Decide whether each statement agrees with the film review below, answering yes or no and quoting the deciding words: (a) The film had a budget of $90 million. (b) Konchalovsky worked on the idea for about ten years. (c) Tim Rice built his lyrics on Tchaikovsky's ballet pieces as a base.

* **Document passage**:
--- START ---

Saturday, December 21, 2019

Mixed Nutcrackers - The Nutcracker in 3D (2010)


Goodness, but ambition sure can go wrong, can't it?  Andrei Konchalovsky reportedly sat on and tinkered with the idea for what ultimately became The Nutcracker in 3D (alternately The Nutcracker: The Untold Story) for a solid twenty years, long after he became a frequent film fest circuit contender, and in which time he continued to direct, write, and produce a wide variety of films across multiple genres.  This here was his passion project, a grand fantasy epic built upon little by little whenever he had time, finally realized after two decades' gestation with a budget of $90 million, well in excess of anything he'd directed since Tango and Cash.  Grand ideas given grand stage and a (relatively) lavish pocketbook, enough to justify playing with musical elements, massive soundstages, scores of extras, a wholly CG character or two, and the best 3D effects money could buy.  One might, perhaps, observe how "the best 3D effects money could buy" in the year prior to its ultimate 2010 release came from a film costing this project's budget three times over, and that the base material was shelved since 2007, and start to understand what went wrong.

Hubris is our watchword for today.  Hubris in thinking a production so plainly bloated by B-name theater actors' salaries and enormous soundstages could afford a little skimpiness on the effects budget, and so crafting a final product where flying effects and CG characters render as vaguely floating a few feet above the film rather than anywhere inside it.  Hubris in Tim Rice deciding his lyrical compositions for the musical numbers would not use Tchaikovsky's ballet pieces as a base and follow their lead with a complimentary rhythm, but rather be designed for singing along to every not, regardless of whether or not the resultant cadence sounds anywhere close to a natural register.  Hubris in believing many side characters so plainly charming on the face of it that we needn't see them between their too-brief introduction and an end-of-second-act crisis wherein they display none of their personality quirks again in favor of generic fantasy action platitudes.  Hubris in thinking spending the entire second act wholly detatched from the fantasy world and spinning our wheels on some domestic drama the film clearly doesn't care for is at all an acceptable way to stay within our budget when it really kills the pacing dead and causes many following beats to feel redundant.

--- END ---

Dataset excerpts
--- START ---

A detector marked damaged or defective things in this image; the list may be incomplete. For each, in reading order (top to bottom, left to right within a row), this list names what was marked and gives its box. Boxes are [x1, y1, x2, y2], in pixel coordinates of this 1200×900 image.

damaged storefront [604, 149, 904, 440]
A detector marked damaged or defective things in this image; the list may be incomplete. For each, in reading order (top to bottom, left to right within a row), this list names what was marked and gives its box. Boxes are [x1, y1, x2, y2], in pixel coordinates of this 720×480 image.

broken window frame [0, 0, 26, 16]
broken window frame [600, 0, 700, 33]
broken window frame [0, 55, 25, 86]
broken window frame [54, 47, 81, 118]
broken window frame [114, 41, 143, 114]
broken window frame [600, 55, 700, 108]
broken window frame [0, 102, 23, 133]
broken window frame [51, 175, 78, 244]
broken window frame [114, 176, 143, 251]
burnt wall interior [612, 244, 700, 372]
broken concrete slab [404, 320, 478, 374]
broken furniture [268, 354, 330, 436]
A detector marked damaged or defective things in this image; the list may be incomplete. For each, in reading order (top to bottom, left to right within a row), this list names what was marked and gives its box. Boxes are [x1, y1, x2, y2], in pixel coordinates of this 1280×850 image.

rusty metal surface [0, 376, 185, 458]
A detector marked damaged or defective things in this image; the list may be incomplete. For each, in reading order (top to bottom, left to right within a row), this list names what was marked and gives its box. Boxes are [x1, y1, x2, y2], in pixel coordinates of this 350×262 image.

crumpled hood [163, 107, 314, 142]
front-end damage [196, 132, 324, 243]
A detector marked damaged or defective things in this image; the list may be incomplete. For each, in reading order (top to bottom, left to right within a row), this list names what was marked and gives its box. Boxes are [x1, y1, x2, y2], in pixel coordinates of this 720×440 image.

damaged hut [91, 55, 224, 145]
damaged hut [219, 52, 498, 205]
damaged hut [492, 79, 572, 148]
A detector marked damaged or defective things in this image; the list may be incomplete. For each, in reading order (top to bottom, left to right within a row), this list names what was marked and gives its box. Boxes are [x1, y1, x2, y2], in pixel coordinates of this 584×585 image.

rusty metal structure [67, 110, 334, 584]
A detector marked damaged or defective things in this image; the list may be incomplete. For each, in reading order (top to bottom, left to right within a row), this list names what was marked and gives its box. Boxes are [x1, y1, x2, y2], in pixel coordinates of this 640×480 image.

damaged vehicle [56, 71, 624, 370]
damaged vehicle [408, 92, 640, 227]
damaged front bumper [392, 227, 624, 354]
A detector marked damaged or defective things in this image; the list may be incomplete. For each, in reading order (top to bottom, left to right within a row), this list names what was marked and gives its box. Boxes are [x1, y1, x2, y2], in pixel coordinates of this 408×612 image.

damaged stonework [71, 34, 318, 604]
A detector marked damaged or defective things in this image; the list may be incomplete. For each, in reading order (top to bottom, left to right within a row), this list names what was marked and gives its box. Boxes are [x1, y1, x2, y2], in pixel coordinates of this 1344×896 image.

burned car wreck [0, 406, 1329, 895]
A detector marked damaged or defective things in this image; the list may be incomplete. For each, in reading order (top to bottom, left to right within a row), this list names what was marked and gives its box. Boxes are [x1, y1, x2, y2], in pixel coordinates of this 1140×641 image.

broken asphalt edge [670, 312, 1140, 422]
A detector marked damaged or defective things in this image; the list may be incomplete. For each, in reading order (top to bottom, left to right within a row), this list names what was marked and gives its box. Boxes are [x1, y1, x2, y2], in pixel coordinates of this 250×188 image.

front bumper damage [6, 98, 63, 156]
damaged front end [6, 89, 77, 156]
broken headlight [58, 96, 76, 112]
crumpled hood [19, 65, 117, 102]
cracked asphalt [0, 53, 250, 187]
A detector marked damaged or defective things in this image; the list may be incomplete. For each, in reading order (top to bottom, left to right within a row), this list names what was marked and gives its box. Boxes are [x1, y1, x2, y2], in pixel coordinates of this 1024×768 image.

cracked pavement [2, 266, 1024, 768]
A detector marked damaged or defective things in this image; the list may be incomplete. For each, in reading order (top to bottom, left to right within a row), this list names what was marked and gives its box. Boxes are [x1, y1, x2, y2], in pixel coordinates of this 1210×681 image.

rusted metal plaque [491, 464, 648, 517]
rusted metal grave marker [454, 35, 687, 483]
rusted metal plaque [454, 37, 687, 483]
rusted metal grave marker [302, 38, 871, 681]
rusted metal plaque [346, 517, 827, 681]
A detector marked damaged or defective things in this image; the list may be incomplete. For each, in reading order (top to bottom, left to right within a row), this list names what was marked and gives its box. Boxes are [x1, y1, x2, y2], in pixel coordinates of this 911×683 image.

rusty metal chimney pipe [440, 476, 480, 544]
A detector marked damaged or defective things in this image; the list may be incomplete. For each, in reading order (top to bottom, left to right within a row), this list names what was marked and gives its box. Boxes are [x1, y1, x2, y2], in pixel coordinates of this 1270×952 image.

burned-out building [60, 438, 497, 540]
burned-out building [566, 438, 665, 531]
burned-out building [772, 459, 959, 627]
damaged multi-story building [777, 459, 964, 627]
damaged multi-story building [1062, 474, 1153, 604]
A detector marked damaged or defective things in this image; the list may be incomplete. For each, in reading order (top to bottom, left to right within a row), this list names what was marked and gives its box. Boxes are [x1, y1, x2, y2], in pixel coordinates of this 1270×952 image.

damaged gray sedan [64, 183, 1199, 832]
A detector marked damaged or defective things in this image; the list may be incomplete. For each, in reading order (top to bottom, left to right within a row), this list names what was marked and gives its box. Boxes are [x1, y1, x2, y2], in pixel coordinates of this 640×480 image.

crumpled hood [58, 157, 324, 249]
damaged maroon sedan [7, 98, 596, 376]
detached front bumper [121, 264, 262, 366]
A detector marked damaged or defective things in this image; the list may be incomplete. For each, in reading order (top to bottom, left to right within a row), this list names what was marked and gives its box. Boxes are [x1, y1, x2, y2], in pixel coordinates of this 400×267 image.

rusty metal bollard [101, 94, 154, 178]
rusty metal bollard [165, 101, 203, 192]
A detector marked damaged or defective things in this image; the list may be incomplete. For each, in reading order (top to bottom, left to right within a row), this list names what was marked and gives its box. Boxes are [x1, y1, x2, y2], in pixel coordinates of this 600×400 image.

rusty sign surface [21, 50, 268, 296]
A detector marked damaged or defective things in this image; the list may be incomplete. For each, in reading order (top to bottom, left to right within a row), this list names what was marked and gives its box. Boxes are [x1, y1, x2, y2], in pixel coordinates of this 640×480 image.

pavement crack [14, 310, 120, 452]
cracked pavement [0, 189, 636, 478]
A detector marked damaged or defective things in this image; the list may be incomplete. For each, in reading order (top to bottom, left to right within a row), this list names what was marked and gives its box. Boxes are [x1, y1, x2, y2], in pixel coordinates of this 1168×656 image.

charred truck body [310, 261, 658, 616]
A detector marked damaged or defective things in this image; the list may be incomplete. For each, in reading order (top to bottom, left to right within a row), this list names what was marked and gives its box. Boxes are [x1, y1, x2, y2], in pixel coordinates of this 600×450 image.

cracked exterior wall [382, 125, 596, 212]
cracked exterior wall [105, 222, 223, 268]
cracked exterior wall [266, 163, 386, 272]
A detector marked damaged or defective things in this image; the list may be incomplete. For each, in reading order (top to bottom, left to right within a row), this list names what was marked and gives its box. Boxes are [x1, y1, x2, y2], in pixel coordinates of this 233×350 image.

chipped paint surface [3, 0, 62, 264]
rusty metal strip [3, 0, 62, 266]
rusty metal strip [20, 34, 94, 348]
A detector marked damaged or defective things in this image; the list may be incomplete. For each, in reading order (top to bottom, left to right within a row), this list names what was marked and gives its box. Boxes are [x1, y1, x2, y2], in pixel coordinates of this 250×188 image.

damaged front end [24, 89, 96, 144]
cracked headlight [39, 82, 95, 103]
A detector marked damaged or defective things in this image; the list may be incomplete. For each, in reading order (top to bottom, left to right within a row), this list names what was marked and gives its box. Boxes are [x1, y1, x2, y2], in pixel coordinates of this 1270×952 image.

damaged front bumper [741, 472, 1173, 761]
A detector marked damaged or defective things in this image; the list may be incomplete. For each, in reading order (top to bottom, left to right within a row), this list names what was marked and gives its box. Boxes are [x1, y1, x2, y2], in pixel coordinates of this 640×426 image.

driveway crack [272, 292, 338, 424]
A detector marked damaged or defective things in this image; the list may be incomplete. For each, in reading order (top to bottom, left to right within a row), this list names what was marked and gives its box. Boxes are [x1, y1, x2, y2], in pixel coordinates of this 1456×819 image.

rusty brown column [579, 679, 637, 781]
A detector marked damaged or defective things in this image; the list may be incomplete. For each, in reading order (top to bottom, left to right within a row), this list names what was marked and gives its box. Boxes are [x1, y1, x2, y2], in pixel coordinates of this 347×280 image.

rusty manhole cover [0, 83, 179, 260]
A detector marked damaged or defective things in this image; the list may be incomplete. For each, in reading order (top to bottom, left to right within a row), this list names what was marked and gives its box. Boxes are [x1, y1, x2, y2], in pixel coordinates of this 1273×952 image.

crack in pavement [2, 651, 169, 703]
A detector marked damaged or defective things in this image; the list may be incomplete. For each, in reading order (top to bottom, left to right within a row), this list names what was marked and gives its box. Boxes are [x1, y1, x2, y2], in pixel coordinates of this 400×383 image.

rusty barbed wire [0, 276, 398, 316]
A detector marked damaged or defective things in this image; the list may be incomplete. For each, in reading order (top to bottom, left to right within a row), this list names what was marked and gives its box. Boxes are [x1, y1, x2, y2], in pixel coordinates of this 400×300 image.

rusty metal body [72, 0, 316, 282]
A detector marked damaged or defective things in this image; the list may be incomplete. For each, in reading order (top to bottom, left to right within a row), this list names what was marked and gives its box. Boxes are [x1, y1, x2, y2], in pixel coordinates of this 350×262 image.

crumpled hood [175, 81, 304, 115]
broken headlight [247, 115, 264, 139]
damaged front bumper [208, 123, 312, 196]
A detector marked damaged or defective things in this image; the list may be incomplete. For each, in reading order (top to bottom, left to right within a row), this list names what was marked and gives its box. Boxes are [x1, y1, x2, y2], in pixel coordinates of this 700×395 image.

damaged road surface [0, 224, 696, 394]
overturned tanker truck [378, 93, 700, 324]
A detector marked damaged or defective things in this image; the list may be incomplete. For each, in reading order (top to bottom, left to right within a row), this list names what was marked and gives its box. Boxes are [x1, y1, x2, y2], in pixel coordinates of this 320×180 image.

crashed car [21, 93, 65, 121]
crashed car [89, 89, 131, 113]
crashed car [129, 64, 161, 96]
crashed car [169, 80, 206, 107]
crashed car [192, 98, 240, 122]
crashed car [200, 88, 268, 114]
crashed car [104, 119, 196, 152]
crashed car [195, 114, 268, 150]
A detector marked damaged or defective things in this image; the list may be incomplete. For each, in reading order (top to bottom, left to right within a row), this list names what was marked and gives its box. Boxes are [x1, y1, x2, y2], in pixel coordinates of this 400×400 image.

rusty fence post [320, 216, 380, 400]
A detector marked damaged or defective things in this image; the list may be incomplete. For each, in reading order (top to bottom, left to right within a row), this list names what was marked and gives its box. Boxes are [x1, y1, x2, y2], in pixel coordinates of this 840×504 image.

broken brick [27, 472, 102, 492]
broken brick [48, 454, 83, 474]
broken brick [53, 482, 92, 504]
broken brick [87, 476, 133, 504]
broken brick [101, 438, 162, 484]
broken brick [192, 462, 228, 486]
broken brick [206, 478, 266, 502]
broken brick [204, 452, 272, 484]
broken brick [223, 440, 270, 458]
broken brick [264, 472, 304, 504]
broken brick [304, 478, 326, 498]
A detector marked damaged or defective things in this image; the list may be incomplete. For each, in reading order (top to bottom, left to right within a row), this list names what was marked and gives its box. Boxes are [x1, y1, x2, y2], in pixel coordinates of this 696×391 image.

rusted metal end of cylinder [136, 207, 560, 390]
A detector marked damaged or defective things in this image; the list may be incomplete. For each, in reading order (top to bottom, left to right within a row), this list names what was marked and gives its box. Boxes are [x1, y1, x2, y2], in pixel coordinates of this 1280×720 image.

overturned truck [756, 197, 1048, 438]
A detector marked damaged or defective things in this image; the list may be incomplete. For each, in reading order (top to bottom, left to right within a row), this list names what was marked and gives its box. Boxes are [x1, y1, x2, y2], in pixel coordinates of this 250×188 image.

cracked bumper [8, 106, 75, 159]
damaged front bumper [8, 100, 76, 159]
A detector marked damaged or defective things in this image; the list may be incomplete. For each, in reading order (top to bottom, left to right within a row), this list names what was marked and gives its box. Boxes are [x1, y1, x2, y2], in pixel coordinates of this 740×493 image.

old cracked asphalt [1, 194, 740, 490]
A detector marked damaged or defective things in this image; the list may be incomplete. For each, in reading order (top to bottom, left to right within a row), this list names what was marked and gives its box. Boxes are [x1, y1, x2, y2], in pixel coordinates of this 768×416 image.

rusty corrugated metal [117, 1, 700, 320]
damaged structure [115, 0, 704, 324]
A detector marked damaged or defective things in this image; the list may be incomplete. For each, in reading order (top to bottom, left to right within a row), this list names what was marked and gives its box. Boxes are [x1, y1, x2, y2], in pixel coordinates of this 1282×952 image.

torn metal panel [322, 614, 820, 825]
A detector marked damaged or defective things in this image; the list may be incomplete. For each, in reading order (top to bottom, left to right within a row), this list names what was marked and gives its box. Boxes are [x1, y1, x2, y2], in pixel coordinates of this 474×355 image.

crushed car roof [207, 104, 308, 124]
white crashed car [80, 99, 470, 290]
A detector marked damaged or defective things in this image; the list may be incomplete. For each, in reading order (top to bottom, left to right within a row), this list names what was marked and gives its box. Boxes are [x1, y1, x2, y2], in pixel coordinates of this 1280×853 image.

--- END ---

* **Your solution**:
(a) Yes: "with a budget of $90 million"
(b) No: "for a solid twenty years"
(c) No: "would not use Tchaikovsky's ballet pieces as a base"